### ENTRIES SHOWN

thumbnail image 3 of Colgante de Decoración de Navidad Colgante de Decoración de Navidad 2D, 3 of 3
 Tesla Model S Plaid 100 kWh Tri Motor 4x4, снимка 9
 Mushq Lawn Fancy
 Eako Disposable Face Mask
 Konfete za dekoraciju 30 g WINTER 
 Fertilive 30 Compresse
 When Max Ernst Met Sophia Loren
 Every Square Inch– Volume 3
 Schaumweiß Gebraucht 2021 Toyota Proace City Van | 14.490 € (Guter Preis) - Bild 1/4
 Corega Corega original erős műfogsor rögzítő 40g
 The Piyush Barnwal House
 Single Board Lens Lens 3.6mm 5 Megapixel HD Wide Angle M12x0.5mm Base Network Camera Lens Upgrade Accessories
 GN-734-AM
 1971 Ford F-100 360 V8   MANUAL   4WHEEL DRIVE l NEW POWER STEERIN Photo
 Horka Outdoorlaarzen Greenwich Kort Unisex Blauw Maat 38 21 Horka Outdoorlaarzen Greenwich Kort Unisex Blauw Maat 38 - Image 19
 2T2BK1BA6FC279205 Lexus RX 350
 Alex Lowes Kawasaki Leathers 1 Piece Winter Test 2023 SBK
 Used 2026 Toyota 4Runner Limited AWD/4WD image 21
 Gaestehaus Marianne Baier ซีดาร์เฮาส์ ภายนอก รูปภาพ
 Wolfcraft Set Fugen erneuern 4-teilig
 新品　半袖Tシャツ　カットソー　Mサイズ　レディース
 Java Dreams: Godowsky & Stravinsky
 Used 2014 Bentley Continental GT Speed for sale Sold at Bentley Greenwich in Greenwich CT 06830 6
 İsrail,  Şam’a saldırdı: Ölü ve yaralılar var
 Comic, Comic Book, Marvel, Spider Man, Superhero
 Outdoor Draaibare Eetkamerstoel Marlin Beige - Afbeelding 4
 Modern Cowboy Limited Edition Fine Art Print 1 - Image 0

### YOUR TASK
When copying the data above, keep every line exactly as written.

### WRITTEN SOLUTION
thumbnail image 3 of Colgante de Decoración de Navidad Colgante de Decoración de Navidad 2D, 3 of 3
 Tesla Model S Plaid 100 kWh Tri Motor 4x4, снимка 9
 Mushq Lawn Fancy
 Eako Disposable Face Mask
 Konfete za dekoraciju 30 g WINTER 
 Fertilive 30 Compresse
 When Max Ernst Met Sophia Loren
 Every Square Inch– Volume 3
 Schaumweiß Gebraucht 2021 Toyota Proace City Van | 14.490 € (Guter Preis) - Bild 1/4
 Corega Corega original erős műfogsor rögzítő 40g
 The Piyush Barnwal House
 Single Board Lens Lens 3.6mm 5 Megapixel HD Wide Angle M12x0.5mm Base Network Camera Lens Upgrade Accessories
 GN-734-AM
 1971 Ford F-100 360 V8   MANUAL   4WHEEL DRIVE l NEW POWER STEERIN Photo
 Horka Outdoorlaarzen Greenwich Kort Unisex Blauw Maat 38 21 Horka Outdoorlaarzen Greenwich Kort Unisex Blauw Maat 38 - Image 19
 2T2BK1BA6FC279205 Lexus RX 350
 Alex Lowes Kawasaki Leathers 1 Piece Winter Test 2023 SBK
 Used 2026 Toyota 4Runner Limited AWD/4WD image 21
 Gaestehaus Marianne Baier ซีดาร์เฮาส์ ภายนอก รูปภาพ
 Wolfcraft Set Fugen erneuern 4-teilig
 新品　半袖Tシャツ　カットソー　Mサイズ　レディース
 Java Dreams: Godowsky & Stravinsky
 Used 2014 Bentley Continental GT Speed for sale Sold at Bentley Greenwich in Greenwich CT 06830 6
 İsrail,  Şam’a saldırdı: Ölü ve yaralılar var
 Comic, Comic Book, Marvel, Spider Man, Superhero
 Outdoor Draaibare Eetkamerstoel Marlin Beige - Afbeelding 4
 Modern Cowboy Limited Edition Fine Art Print 1 - Image 0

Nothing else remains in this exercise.